13.7.08

L’hyper puissance a des courbatures

On nous annonce la première faillite d’un prêteur hypothécaire américain. Il est mis en faillite sans tentative de sauvetage parce qu’il est couvert par l'institution fédérale garantissant les dépôts bancaires, la Federal Deposit Insurance Corporation (FDIC). Le contribuable américain va payer les folies de son système financier, et cette fois on ne cherche pas à le lui dissimuler.
Dans le Washington Post du 11 juillet, on nous informait de la tenue d’une réunion de la Commission des Finances au cours de laquelle, en présence du Secrétaire d’État Paulson et du Président de la FED Bernanke son président a déclaré : « Nous avons certes le pouvoir de réagir aux crises, mais ce que nous sommes en train de rechercher ce sont les règles à instaurer pour réduire la probabilité des crises ».

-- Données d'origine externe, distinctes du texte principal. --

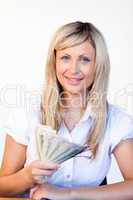 Smiling businesswoman holding dollars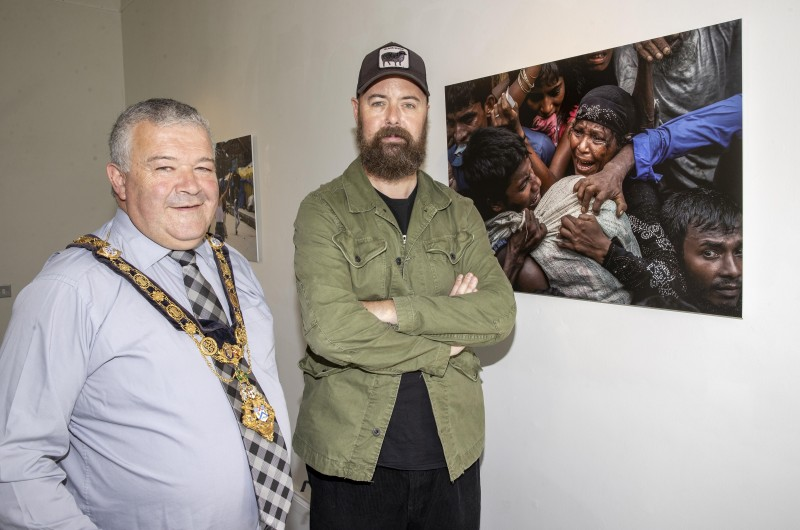 The Mayor of Causeway Coast and Glens Borough Council, Councillor Ivor Wallace, pictured with photojournalist Cathal McNaughton at the opening of his new exhibition, Reflection, at Flowerfield Arts Centre.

Ce n’est évidemment pas très rassurant, sachant que la crise est annoncée depuis deux ans et a explosé depuis une année complète. Se pourrait-il que les prix Nobel d’économie, les Médaillés Field et autres super matheux qui ont conçu les instruments à l’origine de la crise ne coopèrent pas à la conception de procédures de régulations appropriées ?

C’est vrai que les parangons de la liberté du commerce n’ont pas de chance avec la régulation et d’une manière générale avec les normes qui la dominent. C’est ainsi que la loi mise promptement en œuvre cette fois après le scandale Enron (causé en grande partie par la collaboration active d’un régulateur mondialement connu, le cabiner d’audit Arthur Andersen), a eu pour conséquence visible 1. de décourager les entreprises honnêtes de rester cotées à New York en raison des dépenses causées par les nouvelles obligations, 2. De ne pas traiter du tout la régulation des sociétés financières, avec les conséquences qui en ont résulté.

Et les normes, dont on sait qu’elles sont un moyen considérable d’imposer une domination peu visible mais très profitables, peuvent aussi se retourner contre les géostratèges à courte vue ; les autorités américaines ont toujours été très laxistes sur les principes comptables, contribuant ainsi à encourager la « créativité » dans un domaine où elle n’a pas sa place. Cela a entraîné un long combat entre les comptables européens et leurs homologues américains, qui s’est terminé par la victoire des ces derniers, dans les emballements de la mondialisation et les complexes d’une Europe trop timide. Le résultat a été l’adoption générale, comme méthode de valorisation des actifs, de la valeur du marché. Quand les marchés sur lesquels devaient être coté les titres représentatifs, peu ou prou, des subprimes, ont fermé, la valeur du marché est devenue zéro. Selon le principe comptable européen il aurait suffit de déprécier le titre en proportion du risque réellement présent. Le résultat aurait été qu’au lieu de constater une perte de 100%, il aurait suffit de provisionner 5,10, voire 20 ou 30%, correspondant à la part réelle de subprimes dans le titre. Cela aurait évidemment fait une différence considérable dans l’évaluation de la crise et ses effets réels.

Le terrain des normes sera tout le temps un lieu d’affrontement entre puissances. Il est permis de s’interroger sur la common law, norme juridique au service des anglo-saxons, mais sans qu’elle puisse justifier d’un avantage technique compensant ses inconvénients par rapport au code. En particulier, et curieusement, c’est la vie des affaires qui en souffre (du côté du non-Anglo-Saxon bien entendu), sans que l’on sache toujours si les coûts entraînés par la common law sont dus à sa complexité intrinsèque ou à une manifestation du juridisme américain à l’entier bénéfice des cabinets d’avocats. Une chose est sure, elle favorise le protectionnisme des Etats-Unis intra-muros, en rendant possible une insécurité juridique réelle pour les concurrents étrangers.

Enfin, l’orgueilleuse devise « le dollar c’est notre monnaie et c’est votre problème » doit être remisée dans l’armoire des triomphes passés. Il n’est en effet plus possible de tout miser sur la croissance à attendre de la baisse des taux (d’autant que descendre en dessous des deux % actuels n’aurait probablement aucun effet sur l’activité), alors que l’inflation commence de rogner le pouvoir d’achat des ménages. Cela devrait, espérons-le, amener à une réflexion salutaire les nombreux ‘théoriciens’ qui désirent réformer la BCE.